* **WHAT IS NEEDED**:
Edit the data below so that each occurrence of "american flag" becomes "US flag", leaving every other part untouched.

* **EXERCISE DATA**:
((
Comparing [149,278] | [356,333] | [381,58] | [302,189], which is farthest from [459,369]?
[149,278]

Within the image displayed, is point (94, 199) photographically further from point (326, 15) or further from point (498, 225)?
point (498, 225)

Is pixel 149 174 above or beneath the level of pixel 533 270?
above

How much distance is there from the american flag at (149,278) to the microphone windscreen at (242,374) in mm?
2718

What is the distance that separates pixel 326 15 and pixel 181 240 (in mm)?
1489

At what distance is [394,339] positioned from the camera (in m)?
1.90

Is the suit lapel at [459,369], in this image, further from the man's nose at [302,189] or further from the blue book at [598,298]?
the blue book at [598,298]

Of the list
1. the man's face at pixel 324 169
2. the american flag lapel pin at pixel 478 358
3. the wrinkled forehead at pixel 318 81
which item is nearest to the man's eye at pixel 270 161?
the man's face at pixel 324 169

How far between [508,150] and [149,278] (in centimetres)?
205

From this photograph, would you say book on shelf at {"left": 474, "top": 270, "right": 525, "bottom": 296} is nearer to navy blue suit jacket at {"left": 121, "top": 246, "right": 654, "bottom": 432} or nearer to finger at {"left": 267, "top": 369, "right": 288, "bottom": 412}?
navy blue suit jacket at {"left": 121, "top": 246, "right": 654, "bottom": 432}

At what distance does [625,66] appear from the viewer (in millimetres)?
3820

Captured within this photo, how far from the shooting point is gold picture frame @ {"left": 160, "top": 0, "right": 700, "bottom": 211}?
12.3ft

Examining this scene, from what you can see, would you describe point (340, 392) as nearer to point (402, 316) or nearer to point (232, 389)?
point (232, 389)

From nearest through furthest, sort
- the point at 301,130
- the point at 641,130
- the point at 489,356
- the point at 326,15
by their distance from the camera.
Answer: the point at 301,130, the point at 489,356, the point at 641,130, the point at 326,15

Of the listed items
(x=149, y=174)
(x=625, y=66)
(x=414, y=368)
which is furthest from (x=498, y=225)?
))
* **WRITTEN ANSWER**:
Comparing [149,278] | [356,333] | [381,58] | [302,189], which is farthest from [459,369]?
[149,278]

Within the image displayed, is point (94, 199) photographically further from point (326, 15) or further from point (498, 225)?
point (498, 225)

Is pixel 149 174 above or beneath the level of pixel 533 270?
above

How much distance is there from the US flag at (149,278) to the microphone windscreen at (242,374) in mm?
2718

What is the distance that separates pixel 326 15 and pixel 181 240 (in mm)?
1489

At what distance is [394,339] positioned from the camera (in m)?
1.90

Is the suit lapel at [459,369], in this image, further from the man's nose at [302,189] or further from the blue book at [598,298]?
the blue book at [598,298]

Of the list
1. the man's face at pixel 324 169
2. the US flag lapel pin at pixel 478 358
3. the wrinkled forehead at pixel 318 81
which item is nearest to the man's eye at pixel 270 161?
the man's face at pixel 324 169

How far between [508,150] and [149,278] (in centimetres)?
205

From this photograph, would you say book on shelf at {"left": 474, "top": 270, "right": 525, "bottom": 296} is nearer to navy blue suit jacket at {"left": 121, "top": 246, "right": 654, "bottom": 432} or nearer to finger at {"left": 267, "top": 369, "right": 288, "bottom": 412}?
navy blue suit jacket at {"left": 121, "top": 246, "right": 654, "bottom": 432}

At what distance does [625,66] appear from the viewer (in millimetres)?
3820

Captured within this photo, how far from the shooting point is gold picture frame @ {"left": 160, "top": 0, "right": 700, "bottom": 211}?
12.3ft

Examining this scene, from what you can see, would you describe point (340, 392) as nearer to point (402, 316) or nearer to point (232, 389)?
point (232, 389)

From nearest through furthest, sort
- the point at 301,130
- the point at 641,130
- the point at 489,356
- the point at 326,15
by their distance from the camera.
Answer: the point at 301,130, the point at 489,356, the point at 641,130, the point at 326,15

Of the listed items
(x=149, y=174)
(x=625, y=66)
(x=414, y=368)
which is furthest from (x=498, y=225)?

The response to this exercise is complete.